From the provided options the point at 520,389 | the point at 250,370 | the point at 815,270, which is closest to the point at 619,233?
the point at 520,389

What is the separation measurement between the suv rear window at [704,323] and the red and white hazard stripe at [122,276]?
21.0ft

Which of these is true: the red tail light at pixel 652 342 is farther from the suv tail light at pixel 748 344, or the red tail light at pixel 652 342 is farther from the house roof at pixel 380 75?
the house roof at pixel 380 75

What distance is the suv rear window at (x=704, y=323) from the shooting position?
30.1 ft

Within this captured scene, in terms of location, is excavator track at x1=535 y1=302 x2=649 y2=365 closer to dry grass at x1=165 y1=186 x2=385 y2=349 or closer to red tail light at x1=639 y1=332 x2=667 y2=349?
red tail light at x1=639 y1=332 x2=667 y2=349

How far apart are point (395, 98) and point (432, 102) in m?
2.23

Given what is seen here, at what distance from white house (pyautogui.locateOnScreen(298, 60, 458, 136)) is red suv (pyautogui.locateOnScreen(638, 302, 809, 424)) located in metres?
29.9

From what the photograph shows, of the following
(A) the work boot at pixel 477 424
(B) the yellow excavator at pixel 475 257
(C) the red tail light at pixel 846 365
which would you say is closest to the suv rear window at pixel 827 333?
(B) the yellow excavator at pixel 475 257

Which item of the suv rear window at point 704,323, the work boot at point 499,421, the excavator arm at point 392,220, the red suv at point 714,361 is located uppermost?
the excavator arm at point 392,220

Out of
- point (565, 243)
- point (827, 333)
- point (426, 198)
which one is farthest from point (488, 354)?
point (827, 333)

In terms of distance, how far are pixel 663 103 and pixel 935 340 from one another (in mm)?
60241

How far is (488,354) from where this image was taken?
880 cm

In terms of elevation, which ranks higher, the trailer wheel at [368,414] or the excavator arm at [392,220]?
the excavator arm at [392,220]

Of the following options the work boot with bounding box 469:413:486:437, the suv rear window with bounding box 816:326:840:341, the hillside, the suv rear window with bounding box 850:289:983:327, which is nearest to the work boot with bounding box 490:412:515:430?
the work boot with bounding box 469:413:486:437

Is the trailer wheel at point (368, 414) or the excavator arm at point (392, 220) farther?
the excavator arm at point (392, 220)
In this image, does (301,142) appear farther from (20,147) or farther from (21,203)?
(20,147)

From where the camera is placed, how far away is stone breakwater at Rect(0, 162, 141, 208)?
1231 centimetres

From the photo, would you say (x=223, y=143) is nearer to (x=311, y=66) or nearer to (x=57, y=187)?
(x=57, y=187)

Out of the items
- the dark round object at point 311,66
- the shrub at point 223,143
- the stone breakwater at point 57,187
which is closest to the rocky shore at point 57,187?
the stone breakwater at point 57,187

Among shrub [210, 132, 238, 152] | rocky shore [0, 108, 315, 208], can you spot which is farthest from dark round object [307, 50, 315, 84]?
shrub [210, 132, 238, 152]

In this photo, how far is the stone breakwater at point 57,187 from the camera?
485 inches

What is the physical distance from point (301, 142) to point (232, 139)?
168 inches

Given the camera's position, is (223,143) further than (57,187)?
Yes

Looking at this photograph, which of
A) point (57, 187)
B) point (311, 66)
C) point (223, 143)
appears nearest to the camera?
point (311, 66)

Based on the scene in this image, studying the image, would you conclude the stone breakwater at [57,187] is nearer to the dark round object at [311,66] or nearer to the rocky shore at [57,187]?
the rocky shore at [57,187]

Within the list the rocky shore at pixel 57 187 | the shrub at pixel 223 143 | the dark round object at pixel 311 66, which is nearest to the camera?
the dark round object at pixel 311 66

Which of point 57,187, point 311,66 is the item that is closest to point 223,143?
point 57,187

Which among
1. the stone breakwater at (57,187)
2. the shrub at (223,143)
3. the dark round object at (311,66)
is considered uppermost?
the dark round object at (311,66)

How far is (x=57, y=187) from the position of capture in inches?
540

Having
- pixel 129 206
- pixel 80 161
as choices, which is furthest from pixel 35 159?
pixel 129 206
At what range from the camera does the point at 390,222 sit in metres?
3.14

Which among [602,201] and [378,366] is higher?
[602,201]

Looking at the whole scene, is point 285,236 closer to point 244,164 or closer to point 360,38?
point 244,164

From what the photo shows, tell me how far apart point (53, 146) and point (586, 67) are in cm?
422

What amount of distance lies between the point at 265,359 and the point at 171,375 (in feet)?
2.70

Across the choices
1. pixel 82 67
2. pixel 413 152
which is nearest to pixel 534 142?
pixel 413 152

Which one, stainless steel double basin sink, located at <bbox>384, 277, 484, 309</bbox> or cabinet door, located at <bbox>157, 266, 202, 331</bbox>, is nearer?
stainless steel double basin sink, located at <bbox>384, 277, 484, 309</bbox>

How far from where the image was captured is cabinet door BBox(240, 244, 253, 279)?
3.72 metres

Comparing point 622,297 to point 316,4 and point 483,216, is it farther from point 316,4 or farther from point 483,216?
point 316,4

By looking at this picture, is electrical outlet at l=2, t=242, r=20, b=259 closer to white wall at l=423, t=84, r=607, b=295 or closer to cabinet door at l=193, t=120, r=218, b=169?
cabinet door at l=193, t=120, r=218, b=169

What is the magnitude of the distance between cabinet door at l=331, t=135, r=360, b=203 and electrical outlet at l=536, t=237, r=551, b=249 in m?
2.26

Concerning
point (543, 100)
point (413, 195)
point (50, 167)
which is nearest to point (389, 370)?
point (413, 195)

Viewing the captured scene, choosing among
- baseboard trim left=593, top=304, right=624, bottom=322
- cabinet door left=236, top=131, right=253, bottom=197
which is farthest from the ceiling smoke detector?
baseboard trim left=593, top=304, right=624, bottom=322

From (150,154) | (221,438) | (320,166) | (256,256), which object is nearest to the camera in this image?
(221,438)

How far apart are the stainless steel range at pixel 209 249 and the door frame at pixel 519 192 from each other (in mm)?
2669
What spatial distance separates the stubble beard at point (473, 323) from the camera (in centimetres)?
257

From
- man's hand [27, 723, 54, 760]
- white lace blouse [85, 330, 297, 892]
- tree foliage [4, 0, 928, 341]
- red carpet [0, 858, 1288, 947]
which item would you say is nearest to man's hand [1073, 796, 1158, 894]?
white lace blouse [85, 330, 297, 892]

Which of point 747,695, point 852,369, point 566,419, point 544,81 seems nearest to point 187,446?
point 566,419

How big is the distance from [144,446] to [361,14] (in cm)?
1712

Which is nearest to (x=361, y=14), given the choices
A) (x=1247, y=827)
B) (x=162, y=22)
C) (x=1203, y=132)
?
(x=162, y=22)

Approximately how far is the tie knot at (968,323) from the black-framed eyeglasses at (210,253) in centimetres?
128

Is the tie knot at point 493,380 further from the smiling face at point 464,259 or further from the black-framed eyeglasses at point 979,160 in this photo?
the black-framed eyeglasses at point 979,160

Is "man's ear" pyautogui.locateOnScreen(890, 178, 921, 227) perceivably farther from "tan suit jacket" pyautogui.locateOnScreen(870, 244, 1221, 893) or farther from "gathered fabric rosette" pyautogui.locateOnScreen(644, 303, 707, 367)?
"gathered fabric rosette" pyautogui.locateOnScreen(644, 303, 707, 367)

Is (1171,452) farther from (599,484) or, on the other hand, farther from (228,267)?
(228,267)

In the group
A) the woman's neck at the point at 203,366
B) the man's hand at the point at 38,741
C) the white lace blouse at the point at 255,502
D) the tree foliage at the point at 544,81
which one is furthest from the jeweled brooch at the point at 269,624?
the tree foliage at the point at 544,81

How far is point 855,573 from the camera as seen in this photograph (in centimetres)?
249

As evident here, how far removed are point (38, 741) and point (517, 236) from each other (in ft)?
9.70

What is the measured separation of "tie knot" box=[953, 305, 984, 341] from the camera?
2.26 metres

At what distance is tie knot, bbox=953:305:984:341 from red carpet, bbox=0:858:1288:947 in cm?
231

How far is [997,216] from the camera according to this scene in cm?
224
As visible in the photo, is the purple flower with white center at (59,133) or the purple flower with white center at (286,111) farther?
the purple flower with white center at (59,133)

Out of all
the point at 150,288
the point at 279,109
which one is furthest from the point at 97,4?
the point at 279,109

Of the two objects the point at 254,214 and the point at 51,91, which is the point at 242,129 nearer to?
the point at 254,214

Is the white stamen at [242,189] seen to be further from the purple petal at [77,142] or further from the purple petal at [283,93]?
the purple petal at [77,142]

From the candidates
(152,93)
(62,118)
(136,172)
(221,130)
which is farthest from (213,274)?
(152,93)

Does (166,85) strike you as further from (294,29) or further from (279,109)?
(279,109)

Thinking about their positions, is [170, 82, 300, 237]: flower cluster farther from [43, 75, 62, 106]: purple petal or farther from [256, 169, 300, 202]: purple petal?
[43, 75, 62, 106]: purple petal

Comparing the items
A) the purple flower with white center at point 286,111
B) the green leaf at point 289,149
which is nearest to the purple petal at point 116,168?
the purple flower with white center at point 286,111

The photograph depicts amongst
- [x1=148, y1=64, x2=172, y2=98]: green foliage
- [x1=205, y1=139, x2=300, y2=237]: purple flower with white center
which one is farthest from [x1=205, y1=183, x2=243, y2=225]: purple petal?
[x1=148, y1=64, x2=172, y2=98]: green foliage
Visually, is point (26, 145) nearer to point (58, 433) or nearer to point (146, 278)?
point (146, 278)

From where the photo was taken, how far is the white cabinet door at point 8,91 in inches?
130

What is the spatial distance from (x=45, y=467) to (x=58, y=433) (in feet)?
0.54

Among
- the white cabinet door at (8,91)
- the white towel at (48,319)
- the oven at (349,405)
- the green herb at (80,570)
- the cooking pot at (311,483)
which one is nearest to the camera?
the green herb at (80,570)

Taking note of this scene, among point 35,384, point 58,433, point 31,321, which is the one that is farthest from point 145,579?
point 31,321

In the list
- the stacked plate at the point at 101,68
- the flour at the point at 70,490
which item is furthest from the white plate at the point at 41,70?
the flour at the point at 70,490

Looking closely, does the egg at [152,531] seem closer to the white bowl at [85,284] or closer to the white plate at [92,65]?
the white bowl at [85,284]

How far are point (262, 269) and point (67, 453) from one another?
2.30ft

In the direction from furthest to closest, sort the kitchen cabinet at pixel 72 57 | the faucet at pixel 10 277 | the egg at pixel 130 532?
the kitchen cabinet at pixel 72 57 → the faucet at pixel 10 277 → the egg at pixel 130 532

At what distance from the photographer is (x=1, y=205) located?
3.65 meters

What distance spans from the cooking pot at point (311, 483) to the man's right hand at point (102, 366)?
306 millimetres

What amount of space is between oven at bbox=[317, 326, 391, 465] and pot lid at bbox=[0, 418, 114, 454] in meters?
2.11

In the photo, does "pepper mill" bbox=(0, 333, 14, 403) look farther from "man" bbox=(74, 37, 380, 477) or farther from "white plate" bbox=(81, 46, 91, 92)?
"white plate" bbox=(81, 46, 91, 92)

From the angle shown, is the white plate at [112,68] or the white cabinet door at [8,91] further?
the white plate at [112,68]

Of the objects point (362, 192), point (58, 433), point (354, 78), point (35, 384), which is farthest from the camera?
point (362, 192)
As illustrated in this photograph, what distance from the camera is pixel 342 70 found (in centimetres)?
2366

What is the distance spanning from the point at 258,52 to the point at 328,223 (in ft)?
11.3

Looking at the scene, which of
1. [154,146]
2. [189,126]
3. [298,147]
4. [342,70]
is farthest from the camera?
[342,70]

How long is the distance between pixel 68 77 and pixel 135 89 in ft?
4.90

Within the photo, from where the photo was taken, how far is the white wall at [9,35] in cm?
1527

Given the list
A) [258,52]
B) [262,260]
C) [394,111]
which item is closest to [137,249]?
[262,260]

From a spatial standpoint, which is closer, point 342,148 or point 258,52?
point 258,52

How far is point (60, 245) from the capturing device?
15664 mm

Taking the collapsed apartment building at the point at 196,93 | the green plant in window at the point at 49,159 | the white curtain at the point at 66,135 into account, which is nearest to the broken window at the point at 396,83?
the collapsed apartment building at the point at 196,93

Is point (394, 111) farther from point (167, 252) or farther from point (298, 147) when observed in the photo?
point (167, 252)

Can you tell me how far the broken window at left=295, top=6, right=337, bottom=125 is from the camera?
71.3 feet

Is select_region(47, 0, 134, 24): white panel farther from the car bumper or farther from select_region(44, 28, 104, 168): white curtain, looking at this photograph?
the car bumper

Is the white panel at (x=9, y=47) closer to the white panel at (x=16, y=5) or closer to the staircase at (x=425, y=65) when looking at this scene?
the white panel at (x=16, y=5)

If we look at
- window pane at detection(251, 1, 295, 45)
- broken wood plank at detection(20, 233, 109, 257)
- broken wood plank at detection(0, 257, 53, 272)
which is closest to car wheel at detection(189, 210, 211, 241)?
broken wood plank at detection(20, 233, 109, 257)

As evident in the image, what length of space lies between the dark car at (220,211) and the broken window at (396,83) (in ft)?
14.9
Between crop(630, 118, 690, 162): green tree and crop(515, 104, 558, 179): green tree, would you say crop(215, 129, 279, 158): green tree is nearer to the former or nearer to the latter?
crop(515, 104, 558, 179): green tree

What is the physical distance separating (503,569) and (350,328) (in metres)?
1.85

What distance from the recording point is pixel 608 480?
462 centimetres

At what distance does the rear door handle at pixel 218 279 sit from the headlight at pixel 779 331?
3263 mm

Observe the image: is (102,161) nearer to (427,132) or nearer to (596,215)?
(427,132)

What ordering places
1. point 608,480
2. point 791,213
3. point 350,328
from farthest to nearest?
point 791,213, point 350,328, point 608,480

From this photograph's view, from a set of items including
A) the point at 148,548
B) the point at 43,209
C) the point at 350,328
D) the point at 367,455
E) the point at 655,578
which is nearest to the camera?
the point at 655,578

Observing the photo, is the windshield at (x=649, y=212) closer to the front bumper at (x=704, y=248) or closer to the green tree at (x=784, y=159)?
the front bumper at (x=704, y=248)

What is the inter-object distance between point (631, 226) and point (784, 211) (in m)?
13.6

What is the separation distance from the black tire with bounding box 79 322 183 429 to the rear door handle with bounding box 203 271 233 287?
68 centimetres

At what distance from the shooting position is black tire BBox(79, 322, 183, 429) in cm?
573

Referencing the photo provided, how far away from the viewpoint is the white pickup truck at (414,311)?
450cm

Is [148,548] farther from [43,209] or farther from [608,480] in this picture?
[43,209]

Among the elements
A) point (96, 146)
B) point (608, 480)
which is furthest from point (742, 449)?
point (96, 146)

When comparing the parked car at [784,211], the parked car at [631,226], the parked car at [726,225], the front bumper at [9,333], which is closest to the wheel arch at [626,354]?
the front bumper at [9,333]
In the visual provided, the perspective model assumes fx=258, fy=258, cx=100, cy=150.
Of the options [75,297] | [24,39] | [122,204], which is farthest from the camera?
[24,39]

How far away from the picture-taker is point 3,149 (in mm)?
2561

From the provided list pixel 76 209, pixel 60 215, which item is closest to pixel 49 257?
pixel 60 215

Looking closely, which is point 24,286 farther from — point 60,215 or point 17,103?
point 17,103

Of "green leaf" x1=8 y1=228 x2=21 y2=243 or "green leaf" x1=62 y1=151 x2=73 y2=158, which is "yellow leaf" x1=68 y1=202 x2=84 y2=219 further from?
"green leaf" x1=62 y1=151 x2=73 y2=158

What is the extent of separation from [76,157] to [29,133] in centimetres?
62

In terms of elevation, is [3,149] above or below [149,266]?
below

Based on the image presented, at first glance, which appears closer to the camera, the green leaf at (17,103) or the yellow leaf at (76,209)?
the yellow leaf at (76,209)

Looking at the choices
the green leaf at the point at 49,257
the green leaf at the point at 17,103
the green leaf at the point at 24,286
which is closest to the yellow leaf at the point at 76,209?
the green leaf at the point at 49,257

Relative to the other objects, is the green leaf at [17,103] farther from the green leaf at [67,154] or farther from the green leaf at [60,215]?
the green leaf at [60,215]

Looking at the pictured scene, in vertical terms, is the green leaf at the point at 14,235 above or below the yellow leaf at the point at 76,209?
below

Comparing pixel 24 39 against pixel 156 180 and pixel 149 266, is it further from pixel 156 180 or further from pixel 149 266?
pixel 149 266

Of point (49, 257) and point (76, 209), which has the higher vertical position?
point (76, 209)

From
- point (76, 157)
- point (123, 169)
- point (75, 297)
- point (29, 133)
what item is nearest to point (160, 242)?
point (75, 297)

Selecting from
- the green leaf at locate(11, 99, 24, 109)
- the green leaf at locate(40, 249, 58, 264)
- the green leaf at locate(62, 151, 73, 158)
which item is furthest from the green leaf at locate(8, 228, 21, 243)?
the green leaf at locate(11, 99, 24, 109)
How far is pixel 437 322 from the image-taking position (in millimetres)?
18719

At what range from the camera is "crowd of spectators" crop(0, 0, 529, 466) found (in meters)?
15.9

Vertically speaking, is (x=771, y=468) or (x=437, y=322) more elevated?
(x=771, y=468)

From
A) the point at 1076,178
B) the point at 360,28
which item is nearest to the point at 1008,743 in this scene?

+++

**DETALHES DA TAREFA**
Extraia das linhas acima cada uma em que aparece a palavra "where".

**RESPOSTA DO EXERCÍCIO**
How far is (488,354) from where this image was taken?
From where the camera is placed, how far away is stone breakwater at Rect(0, 162, 141, 208)?
How far from where the image was captured is cabinet door BBox(240, 244, 253, 279)?
From where the photo was taken, how far is the white cabinet door at point 8,91 in inches?
Within the photo, from where the photo was taken, how far is the white wall at [9,35] in cm?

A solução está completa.